#### Document passage ####

The early detection of invading viruses by the host depends on a limited number of intracellular receptors that sense conserved structural components of viruses and subsequently initiate signaling cascades leading to IFN-1/2 induction. Retinoic acid-inducible gene I (RIG-I) has emerged as a key cytosolic receptor for sensing RNA viruses, including influenza virus and hepatitis C virus. In addition, tripartite motif (TRIM) proteins, containing a RING domain with potential ubiquitin E3 ligase activity, represent a novel class of anti-viral molecules involved in innate immunity. On the other hand, many viruses have evolved sophisticated mechanisms to counteract host protective IFN-mediated anti-viral pathways. Despite the recent rapid progress in deciphering molecular components in the RIG-I signaling pathway, the regulation of its anti-viral activity has not been well studied. However, it is exactly the regulation of the host IFN production, which dictates the outcome of the viral infection and pathogenesis. Our preliminary studies have demonstrated that the interconnection between the cytosolic sensor RIG-I and a member of the TRIM family creates a potent intracellular host defense mechanism required for type I IFN induction upon viral infection. RIG-I undergoes robust Lys 63- linked ubiquitination induced by TRIM25, enabling RIG-I to interact with the CARD-containing adaptor MAVS, and thereby triggering anti-viral signal transduction to limit viral replication. The proposed study is directed toward investigating how the host innate immune system recognizes virus infection and triggers IFN responses, with a specific focus on RIG-I and TRIM25 proteins. Biochemical, cell biological and structural studies will focus on defining how posttranslational modifications affect the RIG-I signaling activity to limit viral replication (Aim 1). This study will further detail the mechanisms by which influenza A virus NS1 counteracts the RIG-I/TRIM25 signaling pathway and its role for the pathogenesis of influenza virus infection in vivo (Aim 2). Insights gained from this study will not only illuminate new views on the regulatory networks of innate immunity, but also delineate the molecular mechanisms underlying host-viral interaction, thereby providing foundations for developing novel therapeutic strategies for emerging virus- associated disorders.

#### Supplied entries ####

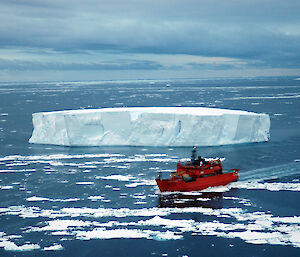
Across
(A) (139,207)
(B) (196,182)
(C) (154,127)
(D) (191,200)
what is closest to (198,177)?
(B) (196,182)

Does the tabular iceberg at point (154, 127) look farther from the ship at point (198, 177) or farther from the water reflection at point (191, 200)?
the water reflection at point (191, 200)

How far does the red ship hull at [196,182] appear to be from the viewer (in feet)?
52.2

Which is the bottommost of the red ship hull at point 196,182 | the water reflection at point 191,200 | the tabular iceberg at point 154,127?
the water reflection at point 191,200

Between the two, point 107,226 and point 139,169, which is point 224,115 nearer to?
point 139,169

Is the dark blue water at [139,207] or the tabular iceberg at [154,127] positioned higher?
the tabular iceberg at [154,127]

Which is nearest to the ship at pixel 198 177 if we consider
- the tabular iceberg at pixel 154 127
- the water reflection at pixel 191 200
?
the water reflection at pixel 191 200

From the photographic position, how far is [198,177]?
661 inches

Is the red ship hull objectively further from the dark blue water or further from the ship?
the dark blue water

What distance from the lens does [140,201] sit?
14883 millimetres

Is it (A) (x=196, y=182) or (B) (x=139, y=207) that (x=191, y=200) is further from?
(B) (x=139, y=207)

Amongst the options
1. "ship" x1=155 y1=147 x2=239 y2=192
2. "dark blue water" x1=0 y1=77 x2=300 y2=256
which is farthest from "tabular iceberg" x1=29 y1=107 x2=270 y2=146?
"ship" x1=155 y1=147 x2=239 y2=192

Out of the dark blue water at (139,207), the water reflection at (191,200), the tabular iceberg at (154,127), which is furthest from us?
the tabular iceberg at (154,127)

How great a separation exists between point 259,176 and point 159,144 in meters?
8.23

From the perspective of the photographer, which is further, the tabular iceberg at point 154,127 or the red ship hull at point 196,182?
the tabular iceberg at point 154,127
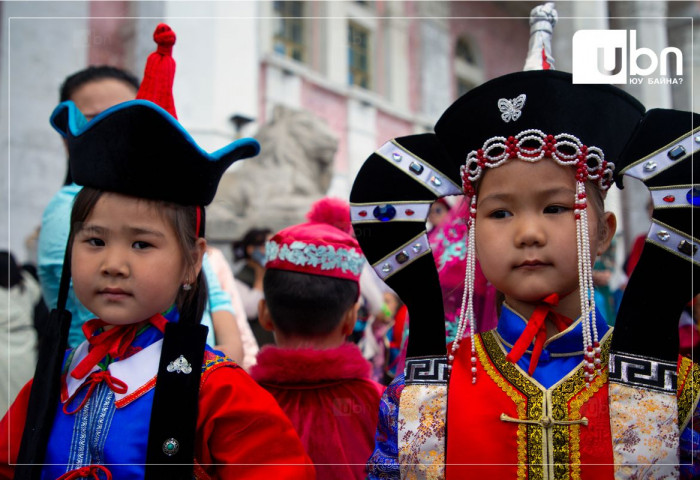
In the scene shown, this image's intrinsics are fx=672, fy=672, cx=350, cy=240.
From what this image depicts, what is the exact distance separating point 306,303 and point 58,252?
75cm

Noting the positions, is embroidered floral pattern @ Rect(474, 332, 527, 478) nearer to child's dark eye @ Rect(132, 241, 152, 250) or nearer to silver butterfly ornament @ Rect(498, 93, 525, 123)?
silver butterfly ornament @ Rect(498, 93, 525, 123)

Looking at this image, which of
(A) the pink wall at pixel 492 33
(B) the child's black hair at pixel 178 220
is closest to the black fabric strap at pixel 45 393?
(B) the child's black hair at pixel 178 220

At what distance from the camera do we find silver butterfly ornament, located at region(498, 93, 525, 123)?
1.42m

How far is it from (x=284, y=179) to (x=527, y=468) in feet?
16.6

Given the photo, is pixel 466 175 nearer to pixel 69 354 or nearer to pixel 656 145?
pixel 656 145

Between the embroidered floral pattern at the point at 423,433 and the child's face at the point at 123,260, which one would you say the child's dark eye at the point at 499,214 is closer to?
the embroidered floral pattern at the point at 423,433

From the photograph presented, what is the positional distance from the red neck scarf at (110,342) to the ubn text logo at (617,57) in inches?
44.0

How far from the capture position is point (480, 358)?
1.47 m

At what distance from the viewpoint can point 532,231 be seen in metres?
1.34

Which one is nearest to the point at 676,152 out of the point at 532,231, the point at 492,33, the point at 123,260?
the point at 532,231

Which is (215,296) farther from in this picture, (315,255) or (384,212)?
(384,212)

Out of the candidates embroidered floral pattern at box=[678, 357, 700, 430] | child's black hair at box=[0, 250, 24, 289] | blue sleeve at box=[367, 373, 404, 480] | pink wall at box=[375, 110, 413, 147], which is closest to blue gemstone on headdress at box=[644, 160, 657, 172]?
embroidered floral pattern at box=[678, 357, 700, 430]

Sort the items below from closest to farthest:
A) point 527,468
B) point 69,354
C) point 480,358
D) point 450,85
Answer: point 527,468
point 480,358
point 69,354
point 450,85

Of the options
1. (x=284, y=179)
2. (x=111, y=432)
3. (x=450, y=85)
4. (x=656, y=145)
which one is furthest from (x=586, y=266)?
(x=450, y=85)
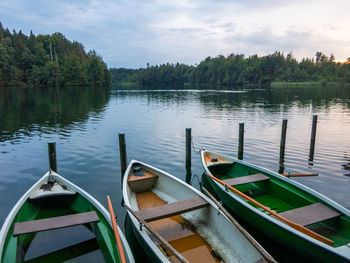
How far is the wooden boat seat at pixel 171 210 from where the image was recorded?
7.51 meters

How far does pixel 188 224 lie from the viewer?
839cm

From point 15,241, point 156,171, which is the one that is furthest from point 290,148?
point 15,241

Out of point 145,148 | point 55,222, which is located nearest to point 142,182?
point 55,222

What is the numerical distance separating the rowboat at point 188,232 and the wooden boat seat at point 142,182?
43 cm

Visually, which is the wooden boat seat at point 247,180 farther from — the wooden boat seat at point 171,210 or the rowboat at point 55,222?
the rowboat at point 55,222

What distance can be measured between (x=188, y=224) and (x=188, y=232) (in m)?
0.41

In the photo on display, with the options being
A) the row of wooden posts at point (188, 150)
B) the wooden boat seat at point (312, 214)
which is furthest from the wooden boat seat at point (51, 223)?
the wooden boat seat at point (312, 214)

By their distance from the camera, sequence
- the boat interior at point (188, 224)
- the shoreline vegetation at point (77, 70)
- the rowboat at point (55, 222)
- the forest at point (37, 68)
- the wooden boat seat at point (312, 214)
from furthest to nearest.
Result: the shoreline vegetation at point (77, 70) < the forest at point (37, 68) < the wooden boat seat at point (312, 214) < the boat interior at point (188, 224) < the rowboat at point (55, 222)

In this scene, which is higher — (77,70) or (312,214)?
(77,70)

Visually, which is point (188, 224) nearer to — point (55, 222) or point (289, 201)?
point (55, 222)

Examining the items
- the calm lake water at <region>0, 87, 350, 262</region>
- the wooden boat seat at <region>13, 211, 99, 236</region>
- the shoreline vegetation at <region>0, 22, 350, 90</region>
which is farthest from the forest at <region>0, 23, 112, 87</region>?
the wooden boat seat at <region>13, 211, 99, 236</region>

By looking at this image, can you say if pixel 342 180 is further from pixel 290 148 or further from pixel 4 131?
pixel 4 131

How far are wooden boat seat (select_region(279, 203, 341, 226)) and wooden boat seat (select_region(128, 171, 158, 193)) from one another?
5.54 meters

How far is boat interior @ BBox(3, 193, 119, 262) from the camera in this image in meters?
7.01
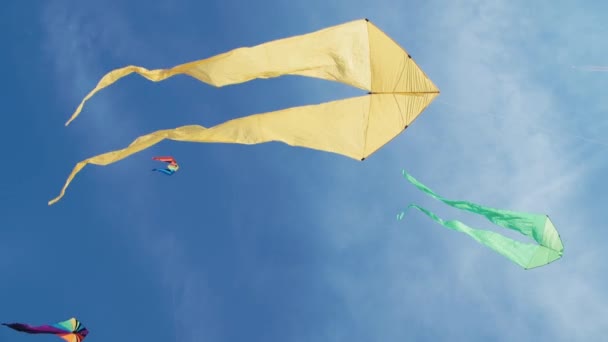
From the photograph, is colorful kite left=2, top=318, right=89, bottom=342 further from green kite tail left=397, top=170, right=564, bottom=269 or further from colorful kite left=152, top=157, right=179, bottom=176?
green kite tail left=397, top=170, right=564, bottom=269

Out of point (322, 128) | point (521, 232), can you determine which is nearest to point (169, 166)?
point (322, 128)

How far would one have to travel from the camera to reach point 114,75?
11938mm

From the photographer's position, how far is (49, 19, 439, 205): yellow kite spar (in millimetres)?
12000

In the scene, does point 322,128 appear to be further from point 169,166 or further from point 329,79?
point 169,166

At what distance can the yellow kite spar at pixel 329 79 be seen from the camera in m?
12.0

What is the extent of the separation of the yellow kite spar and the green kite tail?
3692 millimetres

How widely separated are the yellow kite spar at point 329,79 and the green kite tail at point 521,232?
12.1 feet

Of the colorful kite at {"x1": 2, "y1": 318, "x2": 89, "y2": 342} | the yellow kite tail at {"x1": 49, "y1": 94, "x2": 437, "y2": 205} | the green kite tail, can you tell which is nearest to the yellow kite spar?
the yellow kite tail at {"x1": 49, "y1": 94, "x2": 437, "y2": 205}

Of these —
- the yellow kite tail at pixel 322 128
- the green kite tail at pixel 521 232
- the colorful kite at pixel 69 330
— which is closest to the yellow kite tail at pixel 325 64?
the yellow kite tail at pixel 322 128

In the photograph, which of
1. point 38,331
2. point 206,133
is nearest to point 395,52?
point 206,133

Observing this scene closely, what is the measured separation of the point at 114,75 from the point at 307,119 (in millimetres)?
4774

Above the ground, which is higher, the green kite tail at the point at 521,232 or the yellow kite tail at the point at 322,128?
the yellow kite tail at the point at 322,128

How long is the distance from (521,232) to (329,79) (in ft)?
26.5

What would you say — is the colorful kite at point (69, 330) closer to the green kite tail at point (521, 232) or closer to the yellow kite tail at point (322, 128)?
the yellow kite tail at point (322, 128)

####

Tasks and exercises -
1. Translate this sentence from the abstract on RIG-I and TRIM25 into Spanish: "Retinoic acid-inducible gene I (RIG-I) has emerged as a key cytosolic receptor for sensing RNA viruses, including influenza virus and hepatitis C virus."
2. According to the abstract on RIG-I and TRIM25, what type of ubiquitination does TRIM25 induce in RIG-I?
3. Carry the abstract on RIG-I and TRIM25 forward from its last sentence.

Results for the exercise -
1. El gen I inducible por ácido retinoico (RIG-I) ha surgido como un receptor citosólico clave para detectar virus de ARN, incluidos el virus de la influenza y el virus de la hepatitis C.

2. Robust Lys 63-linked ubiquitination.

3.
Public Health Relevance

Despite the recent rapid progress in deciphering the signaling pathways involved in anti- viral innate immunity, the regulation of key defense molecules has not been well studied. The proposed study will delineate the molecular mechanisms how host detects viral infections and thereby initiates intracellular signal transduction to establish IFN-mediated anti-viral status. Furthermore, this study will give detailed insights into viral immune evasion strategies, which may ultimately contribute to the establishment of novel therapeutic approaches for emerging virus-associated disorders.

Agency
National Institute of Health (NIH)
Institute
National Institute of Allergy and Infectious Diseases (NIAID)
Type
Research Project (R01)
Project #
5R01AI087846-03
Application #
8260291
Study Section
Special Emphasis Panel (ZRG1-IDM-P (02))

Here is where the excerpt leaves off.